SOURCE DATA.
■ ■ ■ ■ ■ ■ ■

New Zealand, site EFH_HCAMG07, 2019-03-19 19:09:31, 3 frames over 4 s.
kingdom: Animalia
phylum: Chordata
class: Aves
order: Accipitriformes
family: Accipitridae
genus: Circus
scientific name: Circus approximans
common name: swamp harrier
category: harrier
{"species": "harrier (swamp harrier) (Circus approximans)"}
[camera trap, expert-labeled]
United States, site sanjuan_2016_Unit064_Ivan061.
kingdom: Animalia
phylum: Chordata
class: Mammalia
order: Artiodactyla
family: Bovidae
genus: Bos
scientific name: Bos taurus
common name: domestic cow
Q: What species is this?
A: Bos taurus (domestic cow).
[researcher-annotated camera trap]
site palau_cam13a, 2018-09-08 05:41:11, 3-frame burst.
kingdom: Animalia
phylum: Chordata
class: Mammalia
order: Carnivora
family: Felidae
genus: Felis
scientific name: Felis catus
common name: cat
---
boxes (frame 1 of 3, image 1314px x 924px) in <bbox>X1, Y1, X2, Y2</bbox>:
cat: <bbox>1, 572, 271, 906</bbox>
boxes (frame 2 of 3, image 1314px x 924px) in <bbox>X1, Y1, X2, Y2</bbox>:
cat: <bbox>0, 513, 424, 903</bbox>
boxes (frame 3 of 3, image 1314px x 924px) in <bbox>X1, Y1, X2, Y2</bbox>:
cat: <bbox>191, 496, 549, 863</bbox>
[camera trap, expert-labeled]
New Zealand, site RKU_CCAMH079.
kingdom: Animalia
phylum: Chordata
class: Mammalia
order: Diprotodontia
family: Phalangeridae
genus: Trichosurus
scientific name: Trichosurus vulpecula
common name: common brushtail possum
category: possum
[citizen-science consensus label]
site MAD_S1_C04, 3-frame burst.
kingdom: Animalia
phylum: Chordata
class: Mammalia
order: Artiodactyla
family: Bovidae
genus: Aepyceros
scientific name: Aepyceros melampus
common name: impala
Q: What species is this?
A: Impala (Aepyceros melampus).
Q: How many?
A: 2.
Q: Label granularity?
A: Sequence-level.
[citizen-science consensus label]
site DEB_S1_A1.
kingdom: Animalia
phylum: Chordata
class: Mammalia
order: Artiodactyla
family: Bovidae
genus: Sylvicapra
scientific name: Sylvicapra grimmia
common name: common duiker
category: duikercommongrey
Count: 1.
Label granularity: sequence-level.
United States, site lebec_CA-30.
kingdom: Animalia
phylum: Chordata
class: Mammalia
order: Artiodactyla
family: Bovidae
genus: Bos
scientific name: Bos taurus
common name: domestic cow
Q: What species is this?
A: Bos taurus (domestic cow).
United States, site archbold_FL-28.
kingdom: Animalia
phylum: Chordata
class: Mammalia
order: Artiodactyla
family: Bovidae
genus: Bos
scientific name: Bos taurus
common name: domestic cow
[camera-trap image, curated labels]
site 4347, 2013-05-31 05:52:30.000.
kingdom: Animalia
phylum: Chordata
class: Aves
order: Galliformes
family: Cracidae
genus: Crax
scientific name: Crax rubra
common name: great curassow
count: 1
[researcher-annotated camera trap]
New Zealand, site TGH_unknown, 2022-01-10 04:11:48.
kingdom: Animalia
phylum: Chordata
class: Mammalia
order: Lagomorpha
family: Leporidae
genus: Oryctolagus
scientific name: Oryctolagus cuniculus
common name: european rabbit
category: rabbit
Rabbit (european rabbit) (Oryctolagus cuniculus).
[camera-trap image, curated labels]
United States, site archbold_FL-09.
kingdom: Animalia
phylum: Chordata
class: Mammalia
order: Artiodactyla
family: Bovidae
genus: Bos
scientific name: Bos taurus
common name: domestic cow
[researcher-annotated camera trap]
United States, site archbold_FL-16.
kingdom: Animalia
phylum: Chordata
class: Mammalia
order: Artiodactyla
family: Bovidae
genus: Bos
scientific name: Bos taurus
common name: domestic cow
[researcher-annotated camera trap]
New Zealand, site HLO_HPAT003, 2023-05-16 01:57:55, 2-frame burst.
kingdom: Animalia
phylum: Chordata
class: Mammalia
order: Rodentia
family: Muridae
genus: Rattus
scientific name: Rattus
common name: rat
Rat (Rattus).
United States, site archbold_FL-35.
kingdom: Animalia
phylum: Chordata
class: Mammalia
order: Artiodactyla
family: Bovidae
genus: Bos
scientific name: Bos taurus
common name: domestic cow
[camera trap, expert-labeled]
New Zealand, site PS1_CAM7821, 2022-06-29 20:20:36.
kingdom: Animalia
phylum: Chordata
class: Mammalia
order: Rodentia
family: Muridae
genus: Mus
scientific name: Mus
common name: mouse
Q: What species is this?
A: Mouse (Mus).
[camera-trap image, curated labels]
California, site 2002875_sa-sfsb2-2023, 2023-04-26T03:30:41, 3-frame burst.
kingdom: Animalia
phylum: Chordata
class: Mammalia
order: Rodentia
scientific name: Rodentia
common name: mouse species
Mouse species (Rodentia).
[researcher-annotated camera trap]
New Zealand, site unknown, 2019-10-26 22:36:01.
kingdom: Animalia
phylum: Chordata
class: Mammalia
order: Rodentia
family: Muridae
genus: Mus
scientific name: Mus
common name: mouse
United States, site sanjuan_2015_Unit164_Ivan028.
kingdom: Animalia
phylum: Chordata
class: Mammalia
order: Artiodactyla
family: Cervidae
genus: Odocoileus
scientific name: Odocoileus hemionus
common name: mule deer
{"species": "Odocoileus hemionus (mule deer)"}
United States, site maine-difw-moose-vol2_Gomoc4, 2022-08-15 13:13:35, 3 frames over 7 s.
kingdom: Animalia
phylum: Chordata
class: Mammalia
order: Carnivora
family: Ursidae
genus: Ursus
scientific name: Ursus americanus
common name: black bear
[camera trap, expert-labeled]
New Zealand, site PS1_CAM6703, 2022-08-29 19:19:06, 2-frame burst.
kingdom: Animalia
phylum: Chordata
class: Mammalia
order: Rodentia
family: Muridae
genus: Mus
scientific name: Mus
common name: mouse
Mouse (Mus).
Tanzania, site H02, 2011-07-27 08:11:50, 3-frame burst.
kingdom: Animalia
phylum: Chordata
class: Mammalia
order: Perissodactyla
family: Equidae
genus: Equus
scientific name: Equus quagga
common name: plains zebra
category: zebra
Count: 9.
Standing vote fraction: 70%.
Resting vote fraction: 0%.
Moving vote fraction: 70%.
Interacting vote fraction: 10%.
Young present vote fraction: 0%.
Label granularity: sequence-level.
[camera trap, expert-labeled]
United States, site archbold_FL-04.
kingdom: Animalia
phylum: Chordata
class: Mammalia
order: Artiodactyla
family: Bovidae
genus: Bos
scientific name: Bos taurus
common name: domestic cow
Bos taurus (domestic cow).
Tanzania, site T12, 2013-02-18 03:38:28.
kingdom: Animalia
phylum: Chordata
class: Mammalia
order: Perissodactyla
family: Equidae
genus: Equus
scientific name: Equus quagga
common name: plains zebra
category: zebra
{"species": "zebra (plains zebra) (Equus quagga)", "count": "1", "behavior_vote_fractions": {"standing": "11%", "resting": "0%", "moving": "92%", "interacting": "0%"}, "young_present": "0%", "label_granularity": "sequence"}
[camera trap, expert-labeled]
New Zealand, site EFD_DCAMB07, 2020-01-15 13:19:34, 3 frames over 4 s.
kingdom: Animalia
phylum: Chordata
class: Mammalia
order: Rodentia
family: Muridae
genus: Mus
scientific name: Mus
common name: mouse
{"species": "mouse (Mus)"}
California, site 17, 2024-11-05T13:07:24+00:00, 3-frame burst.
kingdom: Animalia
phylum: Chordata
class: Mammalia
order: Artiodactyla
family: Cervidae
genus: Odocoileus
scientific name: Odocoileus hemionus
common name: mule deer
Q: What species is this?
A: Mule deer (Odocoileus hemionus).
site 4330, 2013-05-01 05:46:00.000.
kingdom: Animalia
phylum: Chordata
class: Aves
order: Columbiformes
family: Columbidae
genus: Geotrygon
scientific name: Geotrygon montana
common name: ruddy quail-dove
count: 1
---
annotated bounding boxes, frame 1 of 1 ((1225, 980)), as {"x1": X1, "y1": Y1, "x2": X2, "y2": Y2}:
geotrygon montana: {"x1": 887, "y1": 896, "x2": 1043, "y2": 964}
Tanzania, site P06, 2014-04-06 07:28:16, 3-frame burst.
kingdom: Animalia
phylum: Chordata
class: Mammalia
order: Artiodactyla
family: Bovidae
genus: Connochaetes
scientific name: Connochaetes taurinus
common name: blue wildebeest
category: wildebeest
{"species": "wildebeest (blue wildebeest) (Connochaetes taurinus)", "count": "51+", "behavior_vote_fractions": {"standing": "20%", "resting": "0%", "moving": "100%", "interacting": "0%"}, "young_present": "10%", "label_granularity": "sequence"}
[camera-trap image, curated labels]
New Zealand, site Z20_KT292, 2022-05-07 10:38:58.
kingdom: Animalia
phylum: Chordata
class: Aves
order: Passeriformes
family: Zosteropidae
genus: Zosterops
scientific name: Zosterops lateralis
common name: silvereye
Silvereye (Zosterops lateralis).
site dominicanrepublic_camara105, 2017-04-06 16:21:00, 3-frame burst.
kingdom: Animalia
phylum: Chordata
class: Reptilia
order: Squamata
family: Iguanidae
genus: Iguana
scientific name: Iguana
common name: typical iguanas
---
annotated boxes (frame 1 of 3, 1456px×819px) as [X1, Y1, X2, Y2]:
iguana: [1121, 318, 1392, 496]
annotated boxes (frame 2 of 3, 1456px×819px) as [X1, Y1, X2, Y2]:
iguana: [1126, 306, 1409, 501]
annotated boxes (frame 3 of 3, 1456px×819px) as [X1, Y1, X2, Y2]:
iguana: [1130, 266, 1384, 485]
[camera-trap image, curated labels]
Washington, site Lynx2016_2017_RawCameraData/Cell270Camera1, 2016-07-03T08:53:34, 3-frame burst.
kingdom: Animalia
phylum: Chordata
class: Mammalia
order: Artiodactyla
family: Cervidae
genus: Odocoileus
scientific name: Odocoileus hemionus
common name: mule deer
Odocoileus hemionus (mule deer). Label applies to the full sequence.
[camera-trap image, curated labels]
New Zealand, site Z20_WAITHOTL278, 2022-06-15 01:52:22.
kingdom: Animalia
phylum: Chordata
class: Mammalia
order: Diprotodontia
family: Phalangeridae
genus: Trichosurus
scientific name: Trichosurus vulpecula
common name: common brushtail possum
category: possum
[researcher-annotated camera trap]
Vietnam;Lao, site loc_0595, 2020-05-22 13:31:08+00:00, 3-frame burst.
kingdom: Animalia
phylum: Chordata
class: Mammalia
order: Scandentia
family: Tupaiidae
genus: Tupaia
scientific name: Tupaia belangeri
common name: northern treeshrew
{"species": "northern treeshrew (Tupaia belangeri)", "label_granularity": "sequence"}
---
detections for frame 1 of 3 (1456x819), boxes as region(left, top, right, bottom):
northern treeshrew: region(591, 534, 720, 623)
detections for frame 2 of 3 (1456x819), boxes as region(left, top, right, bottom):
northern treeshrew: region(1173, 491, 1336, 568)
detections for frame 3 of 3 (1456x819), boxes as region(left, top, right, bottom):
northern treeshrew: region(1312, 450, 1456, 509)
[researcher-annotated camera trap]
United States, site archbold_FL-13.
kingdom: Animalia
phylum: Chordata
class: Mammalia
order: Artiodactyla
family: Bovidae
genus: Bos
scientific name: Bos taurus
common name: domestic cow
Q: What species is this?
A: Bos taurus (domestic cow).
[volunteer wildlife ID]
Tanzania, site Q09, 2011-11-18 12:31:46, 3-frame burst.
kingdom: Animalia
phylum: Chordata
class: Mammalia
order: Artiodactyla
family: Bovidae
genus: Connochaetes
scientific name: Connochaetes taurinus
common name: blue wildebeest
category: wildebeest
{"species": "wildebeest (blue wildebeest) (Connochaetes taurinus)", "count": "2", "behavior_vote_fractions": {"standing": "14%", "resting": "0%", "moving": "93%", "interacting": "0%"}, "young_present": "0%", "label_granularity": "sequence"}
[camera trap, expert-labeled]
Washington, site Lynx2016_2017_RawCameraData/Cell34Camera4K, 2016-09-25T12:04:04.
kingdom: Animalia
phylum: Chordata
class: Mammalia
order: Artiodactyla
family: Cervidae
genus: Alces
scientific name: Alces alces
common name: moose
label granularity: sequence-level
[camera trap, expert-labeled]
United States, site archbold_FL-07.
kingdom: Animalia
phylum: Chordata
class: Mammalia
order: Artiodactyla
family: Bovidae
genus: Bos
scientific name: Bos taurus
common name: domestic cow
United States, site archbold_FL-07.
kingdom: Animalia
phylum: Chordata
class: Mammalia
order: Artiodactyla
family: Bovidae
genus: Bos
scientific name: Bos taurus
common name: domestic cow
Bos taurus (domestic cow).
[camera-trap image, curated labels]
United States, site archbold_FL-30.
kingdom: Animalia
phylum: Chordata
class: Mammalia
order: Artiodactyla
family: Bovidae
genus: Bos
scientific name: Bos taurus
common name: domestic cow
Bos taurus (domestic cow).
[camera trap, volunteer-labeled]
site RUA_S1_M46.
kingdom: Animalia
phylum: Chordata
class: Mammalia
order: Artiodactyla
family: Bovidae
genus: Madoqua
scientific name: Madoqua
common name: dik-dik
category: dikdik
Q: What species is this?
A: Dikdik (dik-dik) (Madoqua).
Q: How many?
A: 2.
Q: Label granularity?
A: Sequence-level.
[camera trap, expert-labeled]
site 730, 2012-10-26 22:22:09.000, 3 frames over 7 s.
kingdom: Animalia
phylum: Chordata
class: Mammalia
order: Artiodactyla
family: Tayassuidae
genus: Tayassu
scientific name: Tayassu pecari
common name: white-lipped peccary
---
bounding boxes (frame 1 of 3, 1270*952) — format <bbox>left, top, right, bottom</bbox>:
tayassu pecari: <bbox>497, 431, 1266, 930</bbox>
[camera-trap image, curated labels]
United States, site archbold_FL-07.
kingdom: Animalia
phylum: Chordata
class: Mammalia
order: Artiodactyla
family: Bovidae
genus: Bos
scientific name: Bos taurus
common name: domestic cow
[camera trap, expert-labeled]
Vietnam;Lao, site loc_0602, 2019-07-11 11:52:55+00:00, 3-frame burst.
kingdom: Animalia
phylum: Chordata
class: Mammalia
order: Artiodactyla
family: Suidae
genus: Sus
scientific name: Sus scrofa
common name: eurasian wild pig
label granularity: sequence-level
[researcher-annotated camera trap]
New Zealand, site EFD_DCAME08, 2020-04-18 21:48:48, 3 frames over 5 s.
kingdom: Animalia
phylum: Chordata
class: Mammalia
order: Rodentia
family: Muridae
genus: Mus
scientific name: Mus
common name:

■ ■ ■ ■ ■ ■ ■

Copy out all lines from the records where the word "blue" appears.

SOLVED EXERCISE.
common name: blue wildebeest
{"species": "wildebeest (blue wildebeest) (Connochaetes taurinus)", "count": "51+", "behavior_vote_fractions": {"standing": "20%", "resting": "0%", "moving": "100%", "interacting": "0%"}, "young_present": "10%", "label_granularity": "sequence"}
common name: blue wildebeest
{"species": "wildebeest (blue wildebeest) (Connochaetes taurinus)", "count": "2", "behavior_vote_fractions": {"standing": "14%", "resting": "0%", "moving": "93%", "interacting": "0%"}, "young_present": "0%", "label_granularity": "sequence"}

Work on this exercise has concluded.